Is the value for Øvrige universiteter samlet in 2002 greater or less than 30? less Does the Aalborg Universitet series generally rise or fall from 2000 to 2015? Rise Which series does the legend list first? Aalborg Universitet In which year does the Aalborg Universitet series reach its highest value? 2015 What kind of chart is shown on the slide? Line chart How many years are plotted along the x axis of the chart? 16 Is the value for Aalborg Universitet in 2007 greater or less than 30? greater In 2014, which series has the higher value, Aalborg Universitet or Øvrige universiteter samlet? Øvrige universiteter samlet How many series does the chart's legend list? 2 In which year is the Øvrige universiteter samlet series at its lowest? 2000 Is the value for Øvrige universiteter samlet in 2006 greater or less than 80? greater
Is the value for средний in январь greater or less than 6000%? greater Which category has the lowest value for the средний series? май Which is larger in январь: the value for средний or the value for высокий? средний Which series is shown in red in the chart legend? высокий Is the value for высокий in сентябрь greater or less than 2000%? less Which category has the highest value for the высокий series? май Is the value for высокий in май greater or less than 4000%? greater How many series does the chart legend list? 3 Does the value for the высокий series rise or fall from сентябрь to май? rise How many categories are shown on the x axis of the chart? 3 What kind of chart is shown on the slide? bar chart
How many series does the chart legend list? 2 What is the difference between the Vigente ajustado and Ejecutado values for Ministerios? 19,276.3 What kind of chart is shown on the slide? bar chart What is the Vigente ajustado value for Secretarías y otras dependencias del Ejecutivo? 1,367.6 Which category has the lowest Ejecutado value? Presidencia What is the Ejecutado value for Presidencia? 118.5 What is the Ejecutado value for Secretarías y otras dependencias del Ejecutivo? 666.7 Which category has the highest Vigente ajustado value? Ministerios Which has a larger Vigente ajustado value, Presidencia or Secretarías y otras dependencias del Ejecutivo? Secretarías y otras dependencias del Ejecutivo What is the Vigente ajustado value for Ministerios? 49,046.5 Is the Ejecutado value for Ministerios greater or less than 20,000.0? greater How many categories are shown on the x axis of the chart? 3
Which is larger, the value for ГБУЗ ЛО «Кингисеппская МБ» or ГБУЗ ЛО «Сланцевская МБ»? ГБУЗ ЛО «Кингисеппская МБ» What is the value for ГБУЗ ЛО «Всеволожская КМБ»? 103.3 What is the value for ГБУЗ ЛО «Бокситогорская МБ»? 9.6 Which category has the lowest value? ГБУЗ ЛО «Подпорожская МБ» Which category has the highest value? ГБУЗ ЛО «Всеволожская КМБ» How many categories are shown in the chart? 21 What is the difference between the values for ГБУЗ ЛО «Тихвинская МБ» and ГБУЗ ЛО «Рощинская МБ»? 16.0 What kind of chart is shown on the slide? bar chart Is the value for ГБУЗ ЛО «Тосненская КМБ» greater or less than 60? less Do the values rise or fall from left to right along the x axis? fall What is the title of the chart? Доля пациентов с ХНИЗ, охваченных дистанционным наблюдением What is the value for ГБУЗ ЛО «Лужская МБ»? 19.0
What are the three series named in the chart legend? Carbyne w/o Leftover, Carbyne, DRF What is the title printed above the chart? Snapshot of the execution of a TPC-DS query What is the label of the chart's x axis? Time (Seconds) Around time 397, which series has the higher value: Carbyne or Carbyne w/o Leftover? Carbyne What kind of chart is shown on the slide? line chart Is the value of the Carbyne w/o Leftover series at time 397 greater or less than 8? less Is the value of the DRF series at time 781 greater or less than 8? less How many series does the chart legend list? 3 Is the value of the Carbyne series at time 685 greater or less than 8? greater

> **TASK TO COMPLETE**
Copy all of the material above word for word, keeping each line unchanged.

> **ANSWER TO THIS PROBLEM**
Is the value for Øvrige universiteter samlet in 2002 greater or less than 30? less Does the Aalborg Universitet series generally rise or fall from 2000 to 2015? Rise Which series does the legend list first? Aalborg Universitet In which year does the Aalborg Universitet series reach its highest value? 2015 What kind of chart is shown on the slide? Line chart How many years are plotted along the x axis of the chart? 16 Is the value for Aalborg Universitet in 2007 greater or less than 30? greater In 2014, which series has the higher value, Aalborg Universitet or Øvrige universiteter samlet? Øvrige universiteter samlet How many series does the chart's legend list? 2 In which year is the Øvrige universiteter samlet series at its lowest? 2000 Is the value for Øvrige universiteter samlet in 2006 greater or less than 80? greater
Is the value for средний in январь greater or less than 6000%? greater Which category has the lowest value for the средний series? май Which is larger in январь: the value for средний or the value for высокий? средний Which series is shown in red in the chart legend? высокий Is the value for высокий in сентябрь greater or less than 2000%? less Which category has the highest value for the высокий series? май Is the value for высокий in май greater or less than 4000%? greater How many series does the chart legend list? 3 Does the value for the высокий series rise or fall from сентябрь to май? rise How many categories are shown on the x axis of the chart? 3 What kind of chart is shown on the slide? bar chart
How many series does the chart legend list? 2 What is the difference between the Vigente ajustado and Ejecutado values for Ministerios? 19,276.3 What kind of chart is shown on the slide? bar chart What is the Vigente ajustado value for Secretarías y otras dependencias del Ejecutivo? 1,367.6 Which category has the lowest Ejecutado value? Presidencia What is the Ejecutado value for Presidencia? 118.5 What is the Ejecutado value for Secretarías y otras dependencias del Ejecutivo? 666.7 Which category has the highest Vigente ajustado value? Ministerios Which has a larger Vigente ajustado value, Presidencia or Secretarías y otras dependencias del Ejecutivo? Secretarías y otras dependencias del Ejecutivo What is the Vigente ajustado value for Ministerios? 49,046.5 Is the Ejecutado value for Ministerios greater or less than 20,000.0? greater How many categories are shown on the x axis of the chart? 3
Which is larger, the value for ГБУЗ ЛО «Кингисеппская МБ» or ГБУЗ ЛО «Сланцевская МБ»? ГБУЗ ЛО «Кингисеппская МБ» What is the value for ГБУЗ ЛО «Всеволожская КМБ»? 103.3 What is the value for ГБУЗ ЛО «Бокситогорская МБ»? 9.6 Which category has the lowest value? ГБУЗ ЛО «Подпорожская МБ» Which category has the highest value? ГБУЗ ЛО «Всеволожская КМБ» How many categories are shown in the chart? 21 What is the difference between the values for ГБУЗ ЛО «Тихвинская МБ» and ГБУЗ ЛО «Рощинская МБ»? 16.0 What kind of chart is shown on the slide? bar chart Is the value for ГБУЗ ЛО «Тосненская КМБ» greater or less than 60? less Do the values rise or fall from left to right along the x axis? fall What is the title of the chart? Доля пациентов с ХНИЗ, охваченных дистанционным наблюдением What is the value for ГБУЗ ЛО «Лужская МБ»? 19.0
What are the three series named in the chart legend? Carbyne w/o Leftover, Carbyne, DRF What is the title printed above the chart? Snapshot of the execution of a TPC-DS query What is the label of the chart's x axis? Time (Seconds) Around time 397, which series has the higher value: Carbyne or Carbyne w/o Leftover? Carbyne What kind of chart is shown on the slide? line chart Is the value of the Carbyne w/o Leftover series at time 397 greater or less than 8? less Is the value of the DRF series at time 781 greater or less than 8? less How many series does the chart legend list? 3 Is the value of the Carbyne series at time 685 greater or less than 8? greater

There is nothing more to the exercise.